• **SOURCE DOCUMENT**
[Start of section]

Despite the Miranda warnings, it is uncanny how many clients visit my St. Petersburg law office and tell me that they spoke to the police about the matter for which they were under investigation. I believe there must be something built into the DNA of good people who exercise poor judgment and perhaps run afoul of the law. They seem to possess an inclination to talk about the matter. Perhaps they believe that “owning up” to the conduct is the first step toward rehabilitation and that making an admission to the police officer will make them feel better.
When Do They Have to Read Me Miranda?
I am often asked the question “when is a police officer required to read a suspect his Miranda Rights and what are the consequences of his failure to do so?” In a nutshell, the answer to that question is a two pronged test. The suspect must be in “custody” and the police officer must intend to interrogate him. If both of those elements are not present, than Miranda is not required. On the other hand, if the suspect is in custody and questioned without benefit of having first being read and waived his Miranda rights, then the questions and answers become inadmissible as lawful evidence in court. Unlike television or the movies, the charge is not summarily dismissed. Rather, the prosecutor is forced to go forward in seeking a conviction with whatever remaining “admissible” evidence is available.

[End of section]

Stored data entries
[Start of section]

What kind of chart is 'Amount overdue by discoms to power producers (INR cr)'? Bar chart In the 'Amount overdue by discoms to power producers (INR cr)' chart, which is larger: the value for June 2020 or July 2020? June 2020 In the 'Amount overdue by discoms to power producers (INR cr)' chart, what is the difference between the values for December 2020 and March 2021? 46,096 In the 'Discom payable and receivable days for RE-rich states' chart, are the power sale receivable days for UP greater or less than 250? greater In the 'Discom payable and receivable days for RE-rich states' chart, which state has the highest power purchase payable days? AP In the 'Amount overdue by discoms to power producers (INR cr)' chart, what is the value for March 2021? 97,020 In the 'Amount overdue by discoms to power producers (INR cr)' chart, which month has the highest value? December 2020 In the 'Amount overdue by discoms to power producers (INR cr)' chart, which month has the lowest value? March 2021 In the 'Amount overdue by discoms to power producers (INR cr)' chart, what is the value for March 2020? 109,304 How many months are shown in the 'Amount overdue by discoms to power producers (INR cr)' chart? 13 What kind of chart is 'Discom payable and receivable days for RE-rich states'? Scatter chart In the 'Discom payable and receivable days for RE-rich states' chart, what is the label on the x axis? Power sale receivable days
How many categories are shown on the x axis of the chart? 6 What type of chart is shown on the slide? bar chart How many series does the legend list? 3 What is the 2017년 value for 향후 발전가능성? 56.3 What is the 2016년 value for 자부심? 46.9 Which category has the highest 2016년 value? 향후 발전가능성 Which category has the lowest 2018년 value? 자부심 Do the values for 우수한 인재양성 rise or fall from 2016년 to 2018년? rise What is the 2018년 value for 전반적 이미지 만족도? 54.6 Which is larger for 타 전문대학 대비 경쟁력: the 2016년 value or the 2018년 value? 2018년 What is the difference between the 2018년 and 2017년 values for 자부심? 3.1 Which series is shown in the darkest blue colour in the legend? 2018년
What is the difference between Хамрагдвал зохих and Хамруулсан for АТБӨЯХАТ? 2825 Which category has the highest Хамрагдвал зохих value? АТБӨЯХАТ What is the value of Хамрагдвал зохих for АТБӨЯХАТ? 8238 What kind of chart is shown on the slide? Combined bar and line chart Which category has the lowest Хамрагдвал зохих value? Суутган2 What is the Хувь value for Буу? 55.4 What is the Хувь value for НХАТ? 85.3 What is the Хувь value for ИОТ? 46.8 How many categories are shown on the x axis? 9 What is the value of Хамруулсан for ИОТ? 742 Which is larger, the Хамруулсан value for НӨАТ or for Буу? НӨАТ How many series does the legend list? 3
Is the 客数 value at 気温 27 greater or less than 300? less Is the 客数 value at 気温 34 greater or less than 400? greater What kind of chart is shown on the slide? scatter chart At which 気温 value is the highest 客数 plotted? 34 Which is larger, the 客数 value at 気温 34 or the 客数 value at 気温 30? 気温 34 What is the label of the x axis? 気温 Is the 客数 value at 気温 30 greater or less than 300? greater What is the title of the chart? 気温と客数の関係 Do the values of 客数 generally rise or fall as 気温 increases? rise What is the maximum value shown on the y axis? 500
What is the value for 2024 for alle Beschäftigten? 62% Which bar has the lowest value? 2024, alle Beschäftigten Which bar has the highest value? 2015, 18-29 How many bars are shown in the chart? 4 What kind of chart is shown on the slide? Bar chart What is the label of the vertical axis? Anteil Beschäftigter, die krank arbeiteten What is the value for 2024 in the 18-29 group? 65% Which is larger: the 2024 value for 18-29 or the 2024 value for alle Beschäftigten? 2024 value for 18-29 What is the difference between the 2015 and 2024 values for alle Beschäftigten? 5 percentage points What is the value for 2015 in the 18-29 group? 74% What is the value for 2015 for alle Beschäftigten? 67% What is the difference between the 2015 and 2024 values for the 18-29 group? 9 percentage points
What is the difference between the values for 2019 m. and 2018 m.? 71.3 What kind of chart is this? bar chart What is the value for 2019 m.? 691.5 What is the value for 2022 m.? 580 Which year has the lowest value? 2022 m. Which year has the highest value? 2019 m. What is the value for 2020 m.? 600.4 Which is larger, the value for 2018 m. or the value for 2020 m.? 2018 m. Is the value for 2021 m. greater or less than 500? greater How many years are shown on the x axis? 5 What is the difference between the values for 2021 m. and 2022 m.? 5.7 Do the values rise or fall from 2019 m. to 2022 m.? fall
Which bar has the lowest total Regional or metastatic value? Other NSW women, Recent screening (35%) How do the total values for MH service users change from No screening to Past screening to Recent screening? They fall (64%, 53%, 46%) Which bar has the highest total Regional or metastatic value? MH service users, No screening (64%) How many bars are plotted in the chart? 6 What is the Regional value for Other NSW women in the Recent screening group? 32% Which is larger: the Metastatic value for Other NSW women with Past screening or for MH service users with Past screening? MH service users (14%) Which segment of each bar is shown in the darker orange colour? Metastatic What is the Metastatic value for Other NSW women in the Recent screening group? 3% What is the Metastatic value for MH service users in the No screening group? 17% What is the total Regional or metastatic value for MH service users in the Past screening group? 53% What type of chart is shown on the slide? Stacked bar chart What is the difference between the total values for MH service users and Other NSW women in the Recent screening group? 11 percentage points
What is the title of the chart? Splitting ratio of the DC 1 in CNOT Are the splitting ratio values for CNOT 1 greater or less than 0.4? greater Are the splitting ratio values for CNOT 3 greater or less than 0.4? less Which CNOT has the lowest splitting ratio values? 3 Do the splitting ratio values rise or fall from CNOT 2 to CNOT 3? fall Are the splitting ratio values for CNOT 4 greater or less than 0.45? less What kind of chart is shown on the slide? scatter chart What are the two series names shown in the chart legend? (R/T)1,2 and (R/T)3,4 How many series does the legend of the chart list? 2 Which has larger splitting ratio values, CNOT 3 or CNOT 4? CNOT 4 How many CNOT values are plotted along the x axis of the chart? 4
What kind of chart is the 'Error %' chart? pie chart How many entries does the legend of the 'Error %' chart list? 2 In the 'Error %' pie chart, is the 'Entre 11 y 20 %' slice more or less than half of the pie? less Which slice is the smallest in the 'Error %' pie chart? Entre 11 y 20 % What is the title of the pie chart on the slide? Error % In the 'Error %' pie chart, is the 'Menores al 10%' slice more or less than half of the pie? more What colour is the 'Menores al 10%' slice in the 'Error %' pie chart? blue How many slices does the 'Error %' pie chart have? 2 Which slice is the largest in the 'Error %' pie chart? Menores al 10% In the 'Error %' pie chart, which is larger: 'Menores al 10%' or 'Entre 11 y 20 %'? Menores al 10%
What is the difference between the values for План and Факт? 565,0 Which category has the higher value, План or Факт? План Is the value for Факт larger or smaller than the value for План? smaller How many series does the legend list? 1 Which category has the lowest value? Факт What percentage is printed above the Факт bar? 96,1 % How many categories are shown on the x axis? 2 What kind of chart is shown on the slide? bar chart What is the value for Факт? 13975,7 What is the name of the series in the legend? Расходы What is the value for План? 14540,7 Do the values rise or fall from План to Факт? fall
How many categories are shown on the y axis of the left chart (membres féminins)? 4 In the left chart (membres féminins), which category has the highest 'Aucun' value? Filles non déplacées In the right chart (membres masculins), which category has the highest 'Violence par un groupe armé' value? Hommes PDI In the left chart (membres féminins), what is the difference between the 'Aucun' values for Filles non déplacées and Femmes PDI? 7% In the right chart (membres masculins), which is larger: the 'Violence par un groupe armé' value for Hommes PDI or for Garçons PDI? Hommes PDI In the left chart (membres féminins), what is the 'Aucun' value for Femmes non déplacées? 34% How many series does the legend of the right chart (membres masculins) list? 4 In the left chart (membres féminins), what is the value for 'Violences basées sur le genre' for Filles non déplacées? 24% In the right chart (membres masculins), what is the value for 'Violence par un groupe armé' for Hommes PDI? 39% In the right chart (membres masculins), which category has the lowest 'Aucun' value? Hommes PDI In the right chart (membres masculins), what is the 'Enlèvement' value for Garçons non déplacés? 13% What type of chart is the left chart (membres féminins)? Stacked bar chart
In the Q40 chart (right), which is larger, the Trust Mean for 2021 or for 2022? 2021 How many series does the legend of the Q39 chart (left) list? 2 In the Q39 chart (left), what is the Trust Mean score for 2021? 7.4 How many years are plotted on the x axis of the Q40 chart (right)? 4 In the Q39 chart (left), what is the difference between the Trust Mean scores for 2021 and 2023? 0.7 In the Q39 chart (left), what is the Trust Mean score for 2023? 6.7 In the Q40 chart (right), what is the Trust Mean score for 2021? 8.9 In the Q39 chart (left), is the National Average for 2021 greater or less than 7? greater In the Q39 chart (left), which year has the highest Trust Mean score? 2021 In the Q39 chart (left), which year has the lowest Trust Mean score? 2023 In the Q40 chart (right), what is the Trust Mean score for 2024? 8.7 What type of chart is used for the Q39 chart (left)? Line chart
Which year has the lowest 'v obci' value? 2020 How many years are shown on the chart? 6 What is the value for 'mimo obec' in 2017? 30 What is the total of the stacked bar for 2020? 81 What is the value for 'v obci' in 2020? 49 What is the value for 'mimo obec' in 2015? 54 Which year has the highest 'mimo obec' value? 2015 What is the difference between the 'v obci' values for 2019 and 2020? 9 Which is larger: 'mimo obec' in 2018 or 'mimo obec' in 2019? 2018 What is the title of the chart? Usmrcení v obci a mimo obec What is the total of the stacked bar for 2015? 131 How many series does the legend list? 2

[End of section]

Transcribe the Miranda passage word for word, covering everything from "I am often asked" down to "evidence is available.". This data comes from a different source than the Miranda passage.

I am often asked the question “when is a police officer required to read a suspect his Miranda Rights and what are the consequences of his failure to do so?” In a nutshell, the answer to that question is a two pronged test. The suspect must be in “custody” and the police officer must intend to interrogate him. If both of those elements are not present, than Miranda is not required. On the other hand, if the suspect is in custody and questioned without benefit of having first being read and waived his Miranda rights, then the questions and answers become inadmissible as lawful evidence in court. Unlike television or the movies, the charge is not summarily dismissed. Rather, the prosecutor is forced to go forward in seeking a conviction with whatever remaining “admissible” evidence is available.